Disputadíssima por brasileiros em busca de um destino para fazer intercâmbio, Queenstown é uma das cidades mais visitadas de toda Nova Zelândia. Ela fica na Ilha Sul do país e seu combinado de atrativos jovens é o motivo que leva tantos brazucas irem parar lá: esportes radicais, vida noturna agitada e infra-estrutura de “cidade grande”.

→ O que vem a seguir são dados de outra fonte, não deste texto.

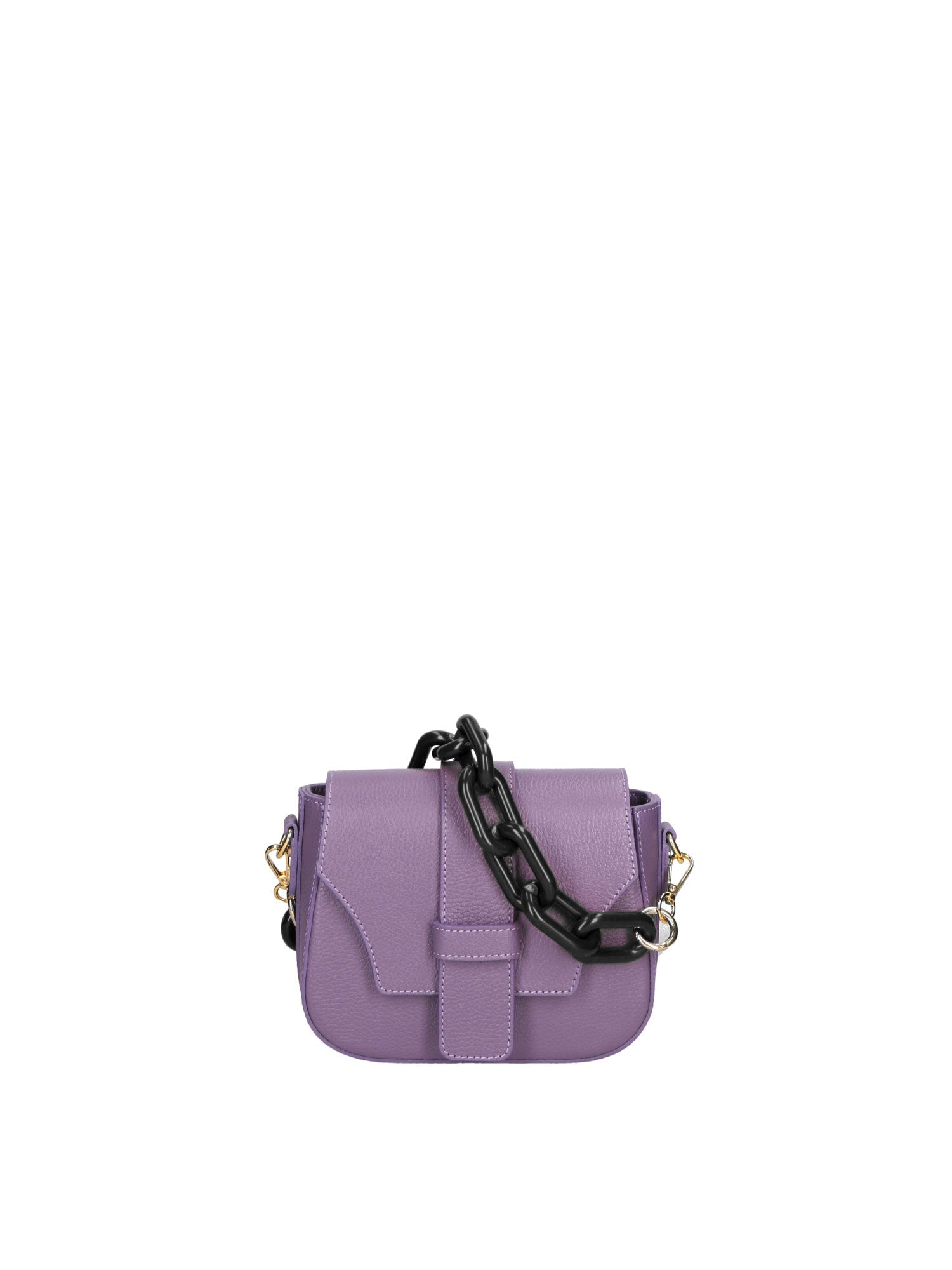 Borsa a spalla da donna In Vera pelle | Chiara Ferretti | CF22628223FBG-D718_PURPLE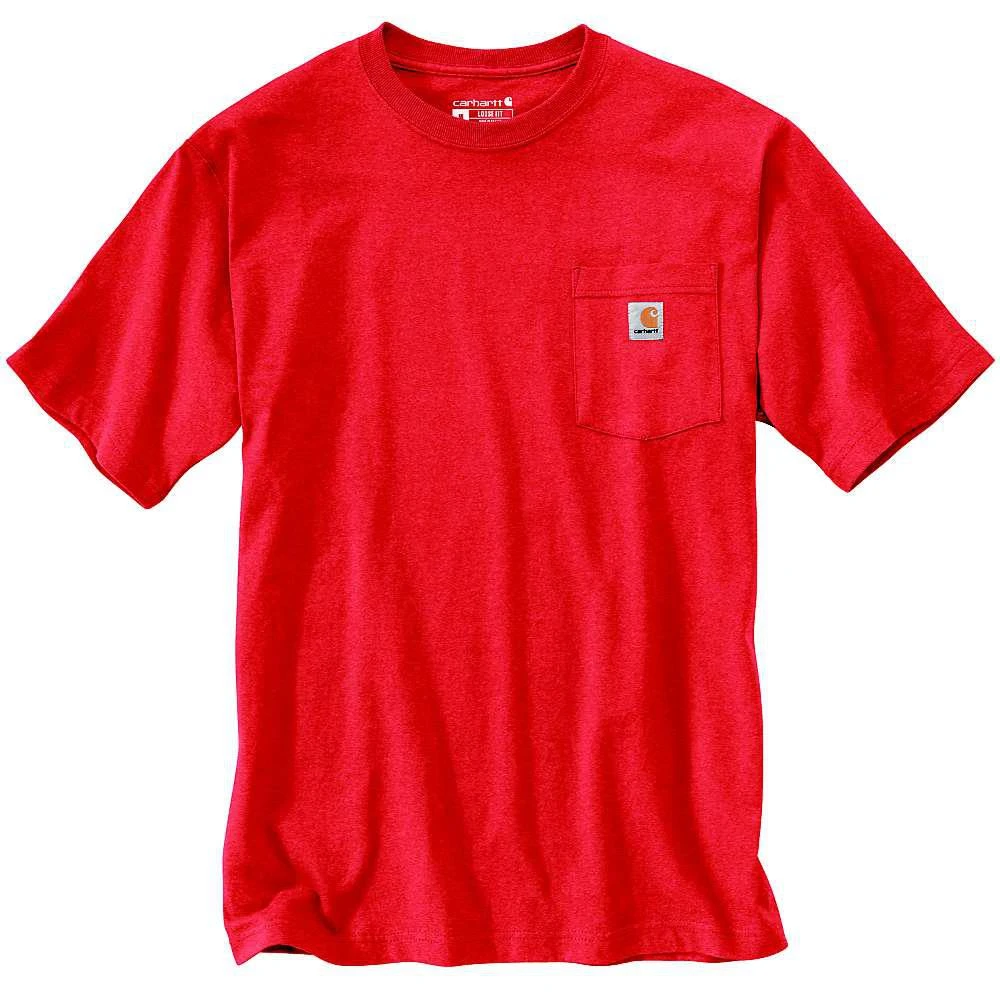 Carhartt Carhartt Men's Loose Fit Heavyweight SS Pocket T Shirt 9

Cidade grande entre aspas porque Queenstown é bem pequena. O trânsito é tranquilo – quase não se vê semáforos, muitas ruas são exclusivas para pedestres e o cenário ao pé da montanha valoriza o clima de sossego no ar.

Queenstown NZ

O lago Wakatipu que banha a cidade é o mais longo da Nova Zelândia com 84 km de comprimento. Formado por um processo glacial, a água é cristalina!

Queenstown NZ

O pier é uma área super agradável pra passear, com barzinhos e cafés margeando o contorno do lago. Dar uma pausa na pernada pra tomar um cappuccino ou uma taça de vinho de frente pros Alpes é uma decisão inteligente!

Queenstown NZ

Vale a pena pegar carona nesse bondinho e ver Queenstown lá do alto! A parada no topo do morro tem restaurante, lojinha de souvenir e um anfiteatro que exibe shows de música e dança Maori – o Haka. Essa última atração é uma super oportunidade pra conhecer mais sobre a cultura dos aborígenes locais. Atenção: tem que reservar! Eu fui e adorei… Outro dia conto mais.

Queenstown NZ

Nessa foto a cidade parece pulsar bem mais! Seu grande atrativo, os esportes de aventura, contrastam com o ritmo mais despreocupado de quem vai pra lá só pra relaxar. Escolha entre saltar de um avião, de uma ponte, fazer rafting, trilhas a pé ou de bike, esquiar, andar de 4×4 ou todas as alternativas anteriores. Foi lá que eu saltei de bungee jump! Eu contei como foi neste post aqui.

Queenstown NZ

Depois de um saltinho de paraquedas aqui, umas comprinhas alí, é hora de explorar o extenso menu da cidade. Mais de 150 restaurantes, de finos a take aways, vão recarregar as suas energias pra mais um dia em Queenstown. O Pier 19 é parada obrigatória!

Queenstown NZ

Se você ficou com gostinho de quero mais, entra no site oficial de Queenstown e conheça tudo mais de bom que essa perolazinha da Nova Zelândia oferece! Se resolver viajar pra lá, lembra de mim hein?! Fico feliz com um melzinho neo-zelandês kkk.